SHORT TASK ▸ Arrange the part of the data below that opens with the line containing "Among the selection" and closes with the line containing "3497 millimetres", both included, as a Markdown table with the columns Row and Text. Give each non-blank line its own numbered row and leave out blank lines.
━━━ MATERIAL FOR THIS TASK ━━━
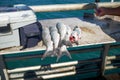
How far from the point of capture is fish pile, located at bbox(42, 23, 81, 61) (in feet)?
7.89

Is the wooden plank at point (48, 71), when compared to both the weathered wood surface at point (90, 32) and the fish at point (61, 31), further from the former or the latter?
the fish at point (61, 31)

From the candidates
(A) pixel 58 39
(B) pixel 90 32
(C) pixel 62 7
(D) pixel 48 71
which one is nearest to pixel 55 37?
(A) pixel 58 39

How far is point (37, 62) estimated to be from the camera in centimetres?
597

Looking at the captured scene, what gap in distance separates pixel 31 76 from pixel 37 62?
7.14 feet

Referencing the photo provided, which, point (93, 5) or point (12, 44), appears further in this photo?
point (93, 5)

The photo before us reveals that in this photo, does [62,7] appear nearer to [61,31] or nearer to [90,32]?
[90,32]

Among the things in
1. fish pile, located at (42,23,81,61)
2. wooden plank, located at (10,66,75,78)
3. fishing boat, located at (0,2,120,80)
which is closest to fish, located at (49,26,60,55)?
fish pile, located at (42,23,81,61)

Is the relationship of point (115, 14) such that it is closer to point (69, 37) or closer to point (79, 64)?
point (69, 37)

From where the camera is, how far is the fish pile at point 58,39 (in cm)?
240

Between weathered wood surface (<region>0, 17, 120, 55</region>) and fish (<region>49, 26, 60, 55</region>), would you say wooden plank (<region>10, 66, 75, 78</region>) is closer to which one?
weathered wood surface (<region>0, 17, 120, 55</region>)

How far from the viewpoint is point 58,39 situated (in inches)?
98.2

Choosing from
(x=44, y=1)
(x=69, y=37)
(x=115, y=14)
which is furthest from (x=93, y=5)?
(x=44, y=1)

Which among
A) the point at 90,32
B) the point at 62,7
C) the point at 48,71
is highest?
the point at 62,7

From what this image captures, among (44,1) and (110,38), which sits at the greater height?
(110,38)
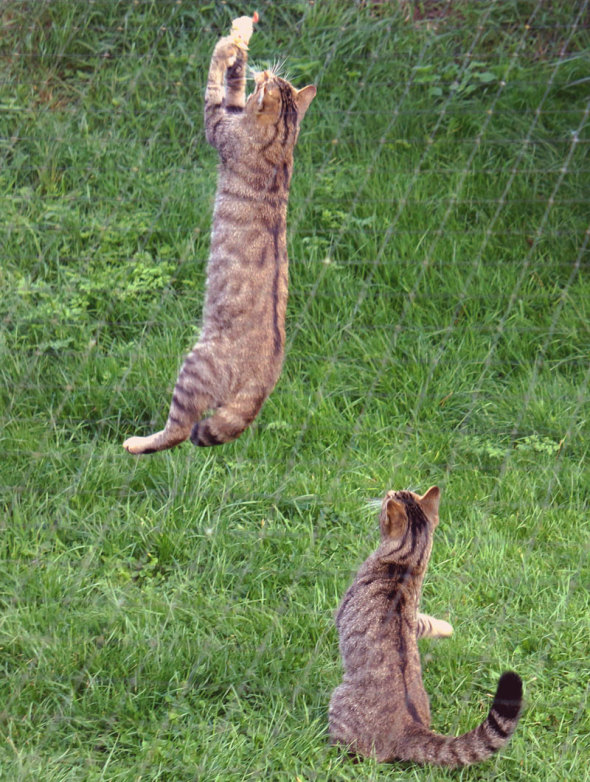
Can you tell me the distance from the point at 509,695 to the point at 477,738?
0.32 m

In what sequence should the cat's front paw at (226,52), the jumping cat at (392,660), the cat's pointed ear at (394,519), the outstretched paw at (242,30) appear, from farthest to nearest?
the cat's pointed ear at (394,519) → the jumping cat at (392,660) → the cat's front paw at (226,52) → the outstretched paw at (242,30)

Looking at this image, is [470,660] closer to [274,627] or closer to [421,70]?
[274,627]

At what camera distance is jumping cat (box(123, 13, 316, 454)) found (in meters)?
2.97

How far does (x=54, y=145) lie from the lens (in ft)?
19.2

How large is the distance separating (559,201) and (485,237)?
17.3 inches

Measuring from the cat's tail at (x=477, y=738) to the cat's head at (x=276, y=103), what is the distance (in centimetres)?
172

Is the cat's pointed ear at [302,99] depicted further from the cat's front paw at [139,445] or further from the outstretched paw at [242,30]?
the cat's front paw at [139,445]

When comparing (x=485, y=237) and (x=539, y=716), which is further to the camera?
(x=485, y=237)

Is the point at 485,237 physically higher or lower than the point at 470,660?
higher

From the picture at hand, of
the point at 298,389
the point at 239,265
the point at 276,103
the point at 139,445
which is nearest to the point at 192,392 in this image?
the point at 139,445

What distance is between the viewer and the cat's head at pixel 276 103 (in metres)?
3.06

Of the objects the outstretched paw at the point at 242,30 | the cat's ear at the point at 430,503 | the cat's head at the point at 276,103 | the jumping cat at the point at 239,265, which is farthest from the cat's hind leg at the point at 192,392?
the cat's ear at the point at 430,503

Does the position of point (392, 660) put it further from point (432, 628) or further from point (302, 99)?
point (302, 99)

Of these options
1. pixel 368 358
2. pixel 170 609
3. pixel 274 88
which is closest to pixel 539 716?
pixel 170 609
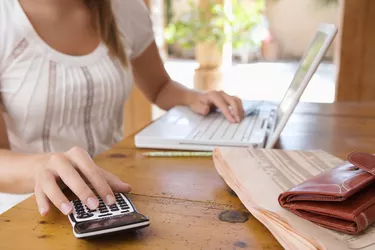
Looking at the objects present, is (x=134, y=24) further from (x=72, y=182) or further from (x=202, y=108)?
(x=72, y=182)

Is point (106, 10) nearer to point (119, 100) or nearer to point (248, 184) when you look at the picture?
point (119, 100)

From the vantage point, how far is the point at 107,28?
1.10m

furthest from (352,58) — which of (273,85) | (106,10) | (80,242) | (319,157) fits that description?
(273,85)

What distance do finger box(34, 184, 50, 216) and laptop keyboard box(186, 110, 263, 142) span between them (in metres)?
0.33

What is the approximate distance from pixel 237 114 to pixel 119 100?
0.30 meters

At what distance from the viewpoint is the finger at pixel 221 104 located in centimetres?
100

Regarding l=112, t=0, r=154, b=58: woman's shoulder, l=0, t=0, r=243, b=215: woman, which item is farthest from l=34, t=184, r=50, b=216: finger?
l=112, t=0, r=154, b=58: woman's shoulder

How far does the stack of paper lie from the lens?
0.46 m

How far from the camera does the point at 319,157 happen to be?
2.31ft

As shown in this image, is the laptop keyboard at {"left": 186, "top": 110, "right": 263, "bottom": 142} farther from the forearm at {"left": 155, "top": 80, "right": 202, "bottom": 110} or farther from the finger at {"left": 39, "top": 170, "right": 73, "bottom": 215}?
the finger at {"left": 39, "top": 170, "right": 73, "bottom": 215}

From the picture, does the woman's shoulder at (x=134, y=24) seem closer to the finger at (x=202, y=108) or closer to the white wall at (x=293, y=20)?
the finger at (x=202, y=108)

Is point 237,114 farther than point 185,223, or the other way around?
point 237,114

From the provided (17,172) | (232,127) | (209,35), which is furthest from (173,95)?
(209,35)

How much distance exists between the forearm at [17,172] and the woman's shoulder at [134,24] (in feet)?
1.83
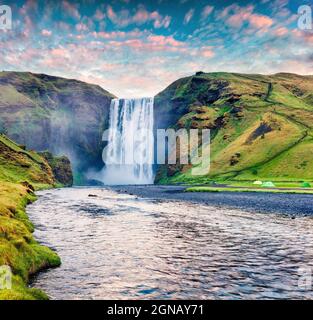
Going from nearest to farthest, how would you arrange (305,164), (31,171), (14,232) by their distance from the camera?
1. (14,232)
2. (305,164)
3. (31,171)

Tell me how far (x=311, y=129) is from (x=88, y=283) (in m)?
187

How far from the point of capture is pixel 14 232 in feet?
82.1

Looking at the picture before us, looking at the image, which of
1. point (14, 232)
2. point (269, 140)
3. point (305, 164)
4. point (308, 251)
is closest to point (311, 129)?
point (269, 140)

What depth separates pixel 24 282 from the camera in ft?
60.0

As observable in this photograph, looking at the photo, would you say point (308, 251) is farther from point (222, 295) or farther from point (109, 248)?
point (109, 248)

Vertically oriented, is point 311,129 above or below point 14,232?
above

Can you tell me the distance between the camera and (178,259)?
81.3ft

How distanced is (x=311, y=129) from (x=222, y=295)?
609 ft

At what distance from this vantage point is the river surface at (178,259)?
18031 millimetres

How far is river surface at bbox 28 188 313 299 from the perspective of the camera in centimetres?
1803

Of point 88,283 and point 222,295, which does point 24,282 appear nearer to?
point 88,283
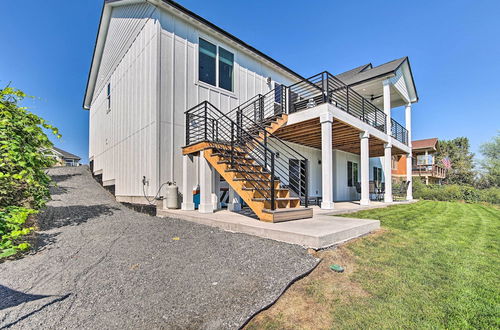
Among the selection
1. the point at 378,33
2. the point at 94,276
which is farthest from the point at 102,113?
the point at 378,33

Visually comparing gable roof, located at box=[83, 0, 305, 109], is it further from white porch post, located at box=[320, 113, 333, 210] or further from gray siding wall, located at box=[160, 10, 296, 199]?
white porch post, located at box=[320, 113, 333, 210]

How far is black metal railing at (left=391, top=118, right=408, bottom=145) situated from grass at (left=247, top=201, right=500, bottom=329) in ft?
30.4

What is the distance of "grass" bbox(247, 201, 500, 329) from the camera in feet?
6.61

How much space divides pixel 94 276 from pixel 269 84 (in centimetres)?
1010

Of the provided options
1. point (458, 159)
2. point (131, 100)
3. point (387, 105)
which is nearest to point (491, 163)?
point (458, 159)

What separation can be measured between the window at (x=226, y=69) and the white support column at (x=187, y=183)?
3497 millimetres

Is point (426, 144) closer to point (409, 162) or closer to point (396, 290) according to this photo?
point (409, 162)

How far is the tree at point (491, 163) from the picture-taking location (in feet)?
96.7

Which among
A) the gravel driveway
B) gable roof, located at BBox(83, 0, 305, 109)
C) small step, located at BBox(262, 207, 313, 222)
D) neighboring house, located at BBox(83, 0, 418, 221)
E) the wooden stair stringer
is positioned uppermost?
gable roof, located at BBox(83, 0, 305, 109)

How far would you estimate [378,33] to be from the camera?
47.0 ft

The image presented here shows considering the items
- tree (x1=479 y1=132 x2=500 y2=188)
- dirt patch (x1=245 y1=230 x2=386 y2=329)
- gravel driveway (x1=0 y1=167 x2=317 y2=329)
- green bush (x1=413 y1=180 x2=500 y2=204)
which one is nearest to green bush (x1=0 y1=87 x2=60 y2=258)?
gravel driveway (x1=0 y1=167 x2=317 y2=329)

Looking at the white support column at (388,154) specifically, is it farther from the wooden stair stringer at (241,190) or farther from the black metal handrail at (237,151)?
the wooden stair stringer at (241,190)

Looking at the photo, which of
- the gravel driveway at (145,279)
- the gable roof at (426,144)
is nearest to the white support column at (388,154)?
the gravel driveway at (145,279)

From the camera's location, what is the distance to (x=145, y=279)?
8.96 feet
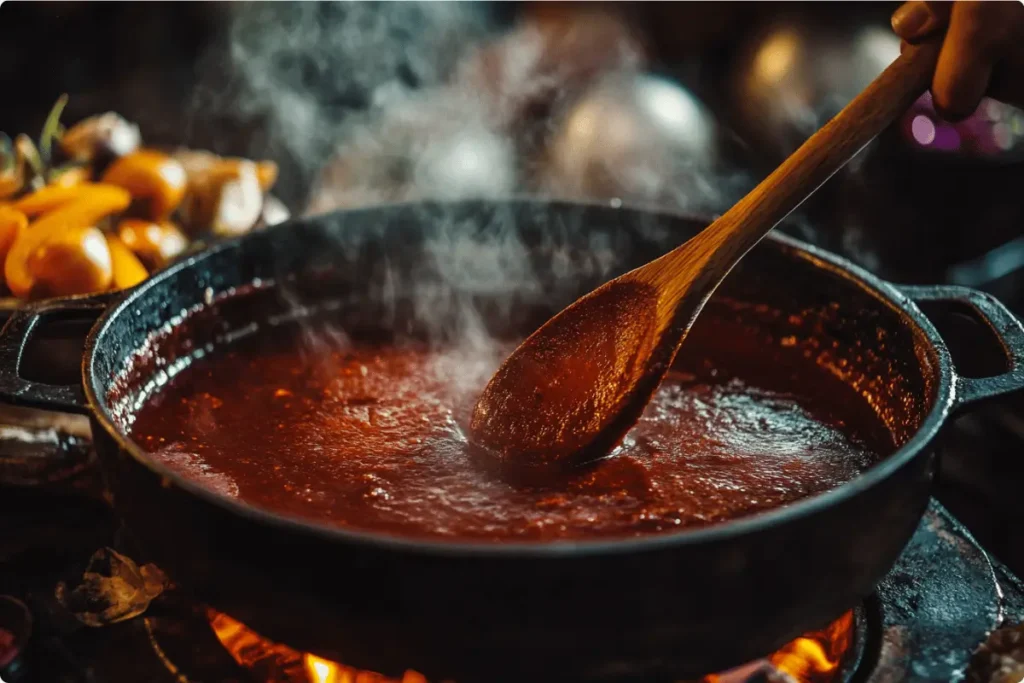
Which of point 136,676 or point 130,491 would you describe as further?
point 136,676

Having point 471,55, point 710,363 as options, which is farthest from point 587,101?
point 710,363

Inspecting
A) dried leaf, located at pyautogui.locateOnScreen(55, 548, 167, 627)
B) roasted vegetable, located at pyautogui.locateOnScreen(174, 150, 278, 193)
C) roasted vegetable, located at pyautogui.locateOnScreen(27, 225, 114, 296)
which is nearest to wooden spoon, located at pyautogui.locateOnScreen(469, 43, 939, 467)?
dried leaf, located at pyautogui.locateOnScreen(55, 548, 167, 627)

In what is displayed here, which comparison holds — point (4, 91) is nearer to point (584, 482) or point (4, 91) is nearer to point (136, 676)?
point (136, 676)

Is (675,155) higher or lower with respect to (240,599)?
lower

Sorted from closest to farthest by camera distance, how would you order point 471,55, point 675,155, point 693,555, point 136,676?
point 693,555
point 136,676
point 675,155
point 471,55

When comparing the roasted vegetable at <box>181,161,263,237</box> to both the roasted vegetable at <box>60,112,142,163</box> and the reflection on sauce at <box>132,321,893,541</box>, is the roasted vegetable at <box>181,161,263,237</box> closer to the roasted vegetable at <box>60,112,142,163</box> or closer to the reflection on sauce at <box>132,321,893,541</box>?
the roasted vegetable at <box>60,112,142,163</box>

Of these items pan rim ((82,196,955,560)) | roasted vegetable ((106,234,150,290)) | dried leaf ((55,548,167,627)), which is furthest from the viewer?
roasted vegetable ((106,234,150,290))
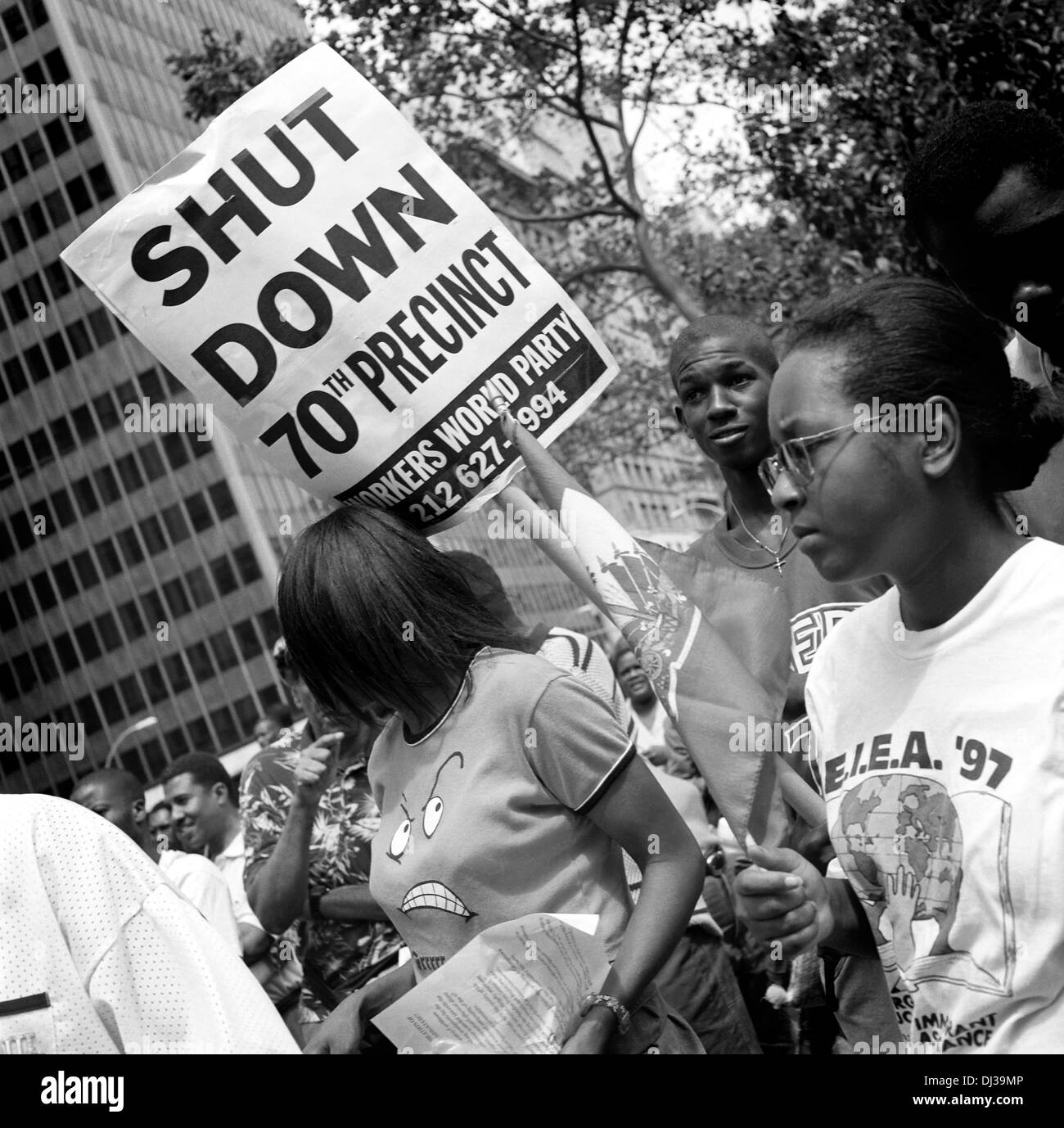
━━━
EXERCISE SOLUTION ▸
| Row | Text |
|---|---|
| 1 | Among the selection |
| 2 | 1. the point at 378,33 |
| 3 | 2. the point at 94,276 |
| 4 | which is farthest from the point at 102,113? |
| 5 | the point at 378,33 |
| 6 | Visually comparing gable roof, located at box=[83, 0, 305, 109], is it further from white porch post, located at box=[320, 113, 333, 210] or further from gray siding wall, located at box=[160, 10, 296, 199]? |
| 7 | white porch post, located at box=[320, 113, 333, 210] |
| 8 | How far is black metal railing at (left=391, top=118, right=408, bottom=145) situated from grass at (left=247, top=201, right=500, bottom=329) in ft? |
| 9 | 30.4 |
| 10 | What is the distance of "grass" bbox(247, 201, 500, 329) from the camera in feet? |
| 11 | 6.61 |
| 12 | How much space divides pixel 94 276 from pixel 269 84 (in centimetres)? |
| 13 | 1010 |
| 14 | Of the provided options |
| 15 | 1. point (458, 159) |
| 16 | 2. point (131, 100) |
| 17 | 3. point (387, 105) |
| 18 | which is nearest to point (491, 163)? |
| 19 | point (458, 159) |
| 20 | What separation can be measured between the window at (x=226, y=69) and the white support column at (x=187, y=183)? |
| 21 | 3497 millimetres |